### Work request
Each entry should be restated word for word, with all pictures left out.

-- Opening Marker --

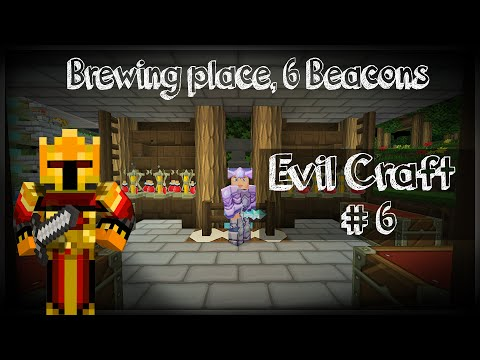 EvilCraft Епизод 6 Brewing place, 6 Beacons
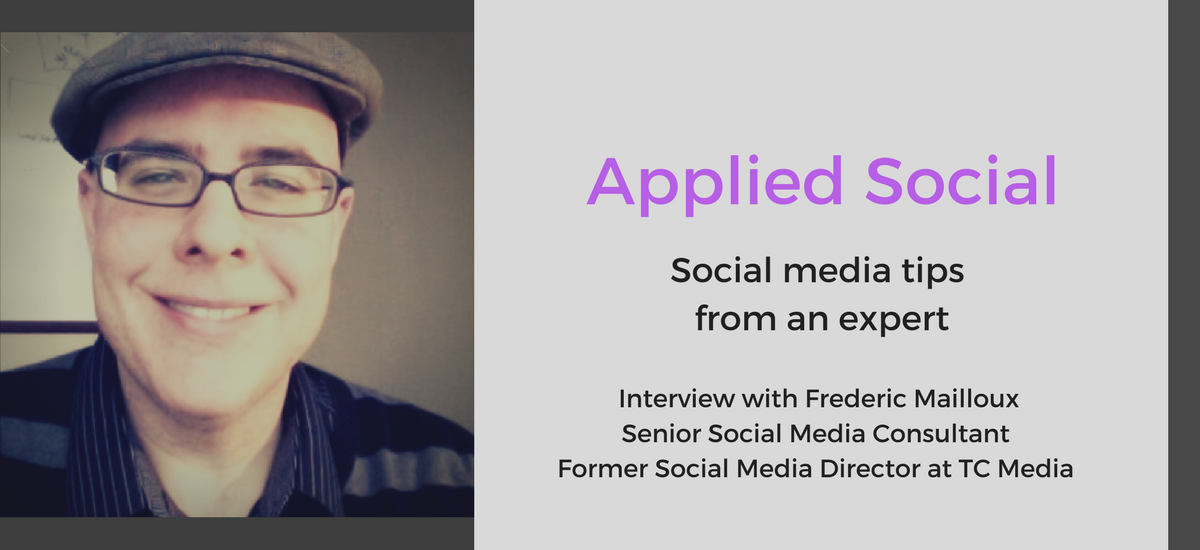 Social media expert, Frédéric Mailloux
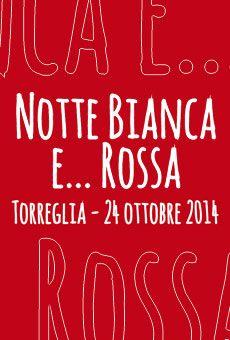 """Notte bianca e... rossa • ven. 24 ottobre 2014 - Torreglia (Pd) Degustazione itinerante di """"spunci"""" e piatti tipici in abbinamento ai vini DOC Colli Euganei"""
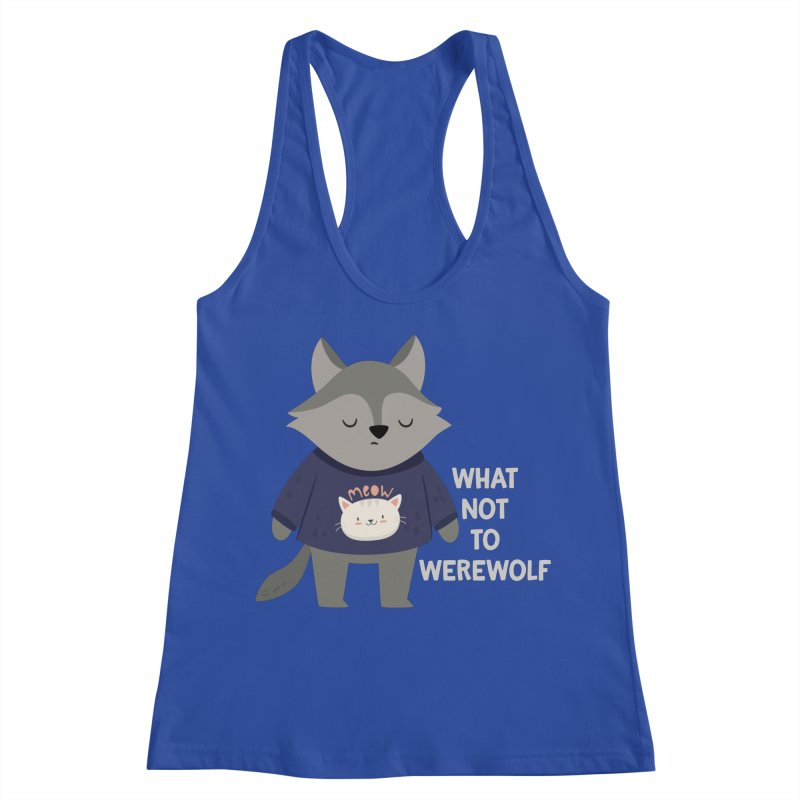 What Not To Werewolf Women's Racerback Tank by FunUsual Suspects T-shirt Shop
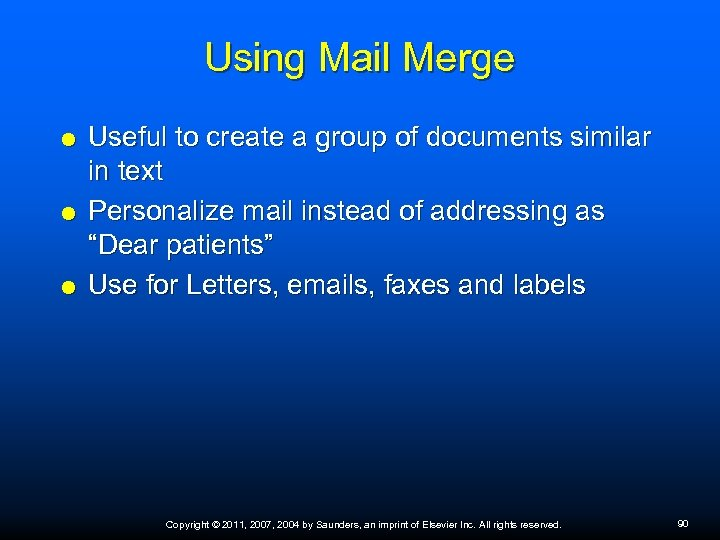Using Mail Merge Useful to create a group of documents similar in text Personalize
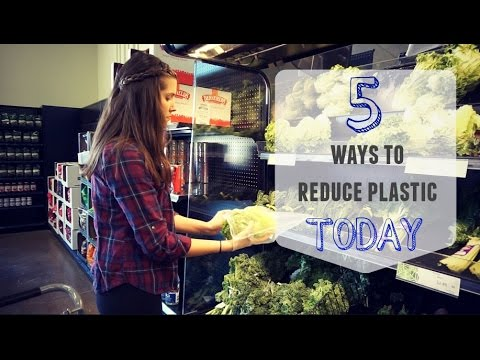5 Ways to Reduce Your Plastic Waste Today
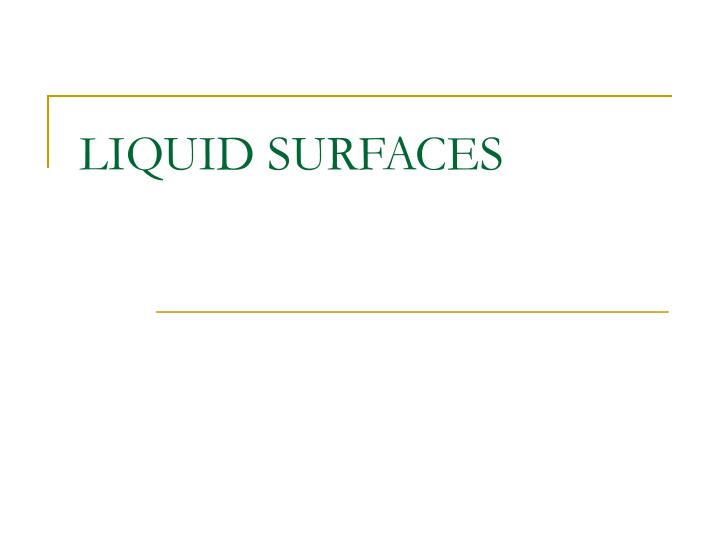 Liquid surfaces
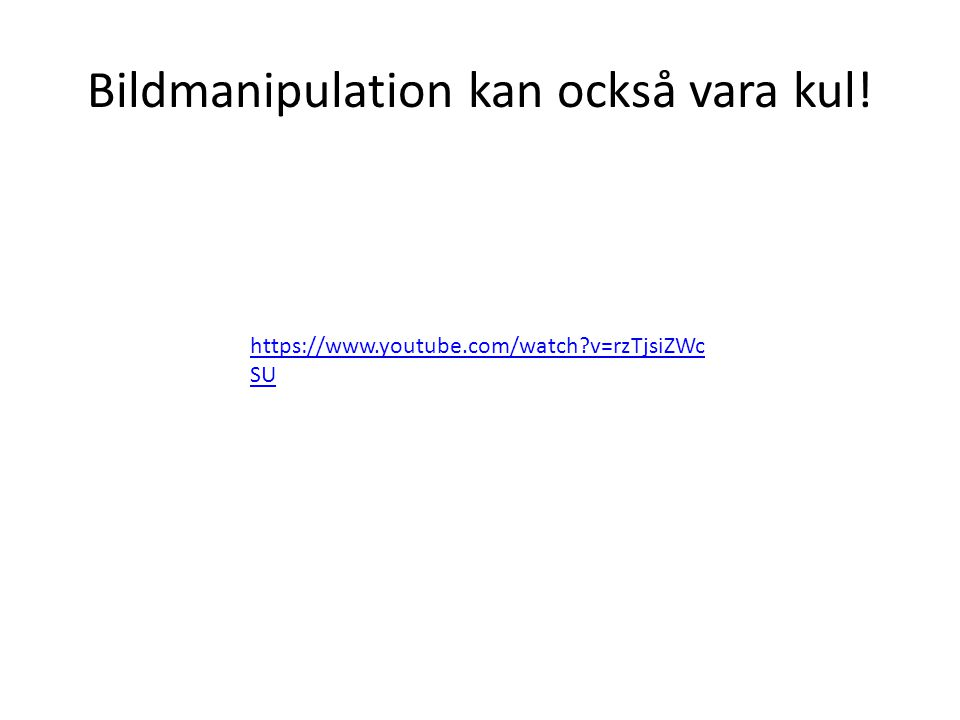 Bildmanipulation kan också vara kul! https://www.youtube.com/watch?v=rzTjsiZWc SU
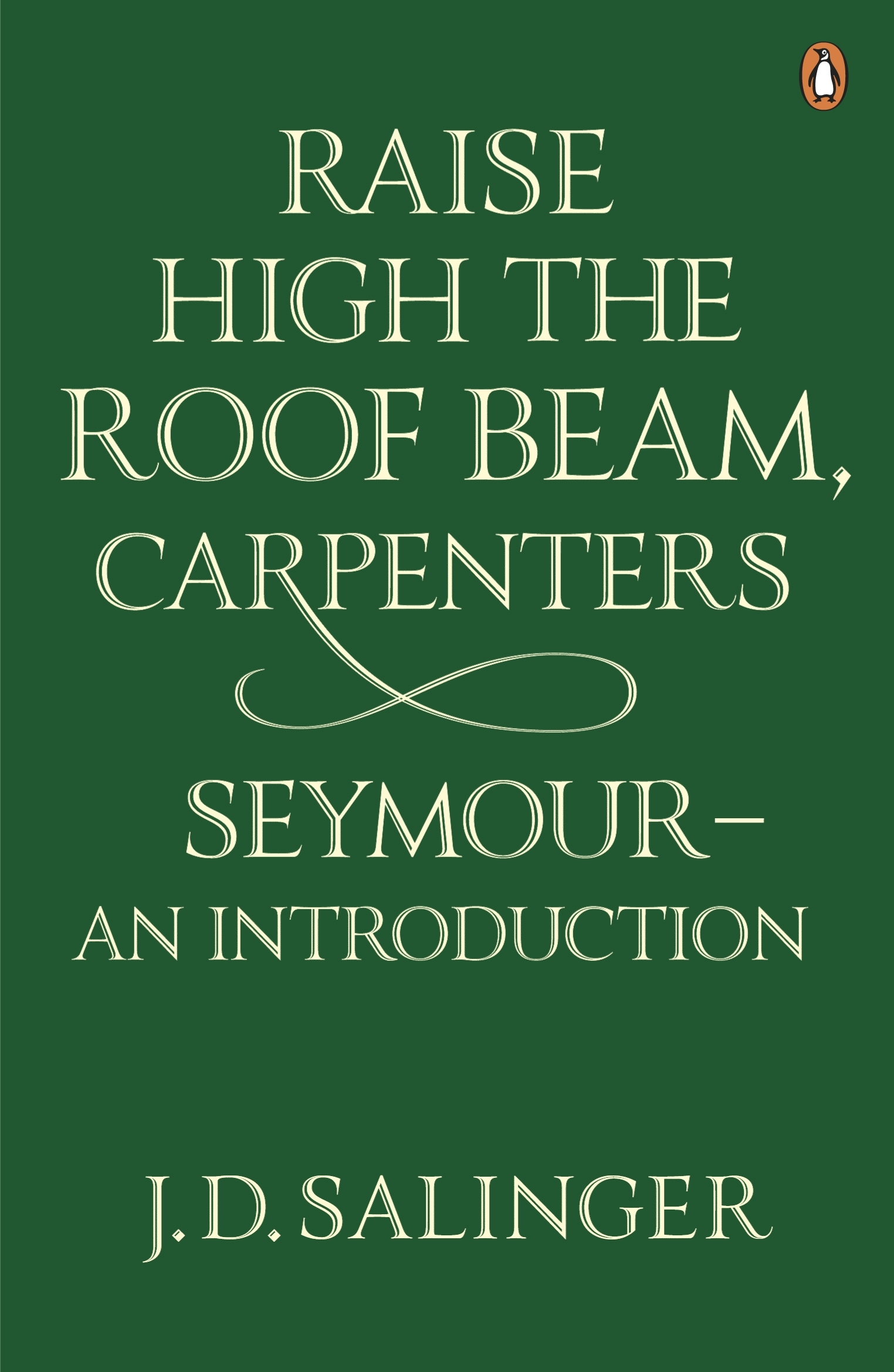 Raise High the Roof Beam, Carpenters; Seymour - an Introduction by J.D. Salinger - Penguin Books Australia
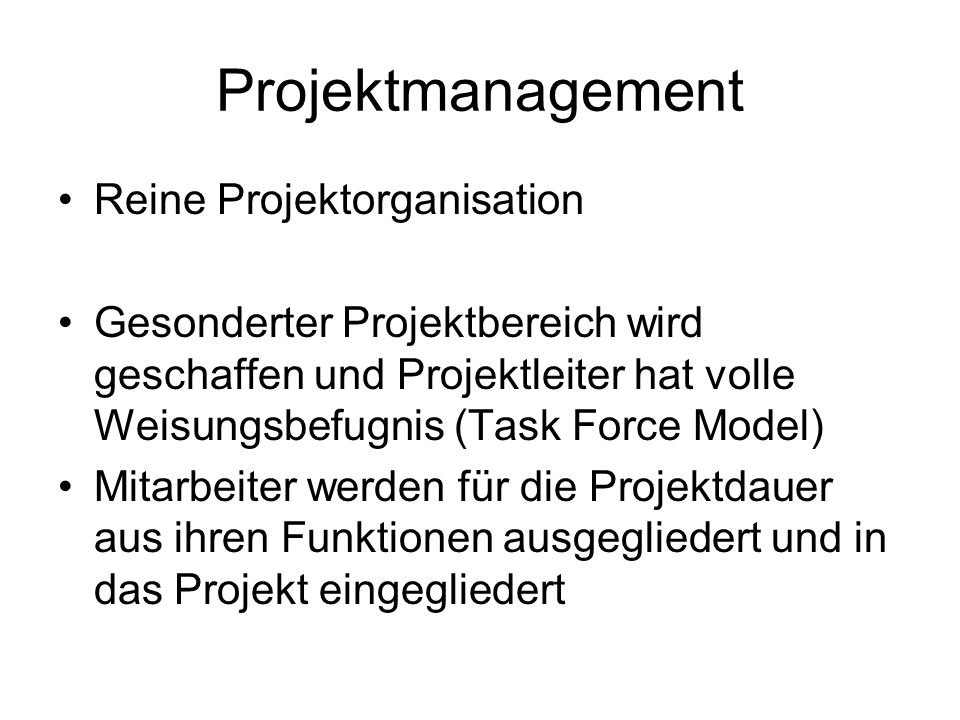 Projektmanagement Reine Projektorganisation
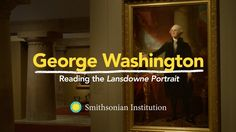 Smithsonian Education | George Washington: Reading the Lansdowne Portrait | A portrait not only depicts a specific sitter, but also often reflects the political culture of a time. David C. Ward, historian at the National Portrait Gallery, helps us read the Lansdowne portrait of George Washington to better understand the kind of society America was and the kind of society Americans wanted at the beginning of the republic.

-- Closing Marker --

### Answer to the problem
 EvilCraft Епизод 6 Brewing place, 6 Beacons
 Social media expert, Frédéric Mailloux
 """Notte bianca e... rossa • ven. 24 ottobre 2014 - Torreglia (Pd) Degustazione itinerante di """"spunci"""" e piatti tipici in abbinamento ai vini DOC Colli Euganei"""
 What Not To Werewolf Women's Racerback Tank by FunUsual Suspects T-shirt Shop
Using Mail Merge Useful to create a group of documents similar in text Personalize
5 Ways to Reduce Your Plastic Waste Today
 Liquid surfaces
 Bildmanipulation kan också vara kul! https://www.youtube.com/watch?v=rzTjsiZWc SU
 Raise High the Roof Beam, Carpenters; Seymour - an Introduction by J.D. Salinger - Penguin Books Australia
 Projektmanagement Reine Projektorganisation
 Smithsonian Education | George Washington: Reading the Lansdowne Portrait | A portrait not only depicts a specific sitter, but also often reflects the political culture of a time. David C. Ward, historian at the National Portrait Gallery, helps us read the Lansdowne portrait of George Washington to better understand the kind of society America was and the kind of society Americans wanted at the beginning of the republic.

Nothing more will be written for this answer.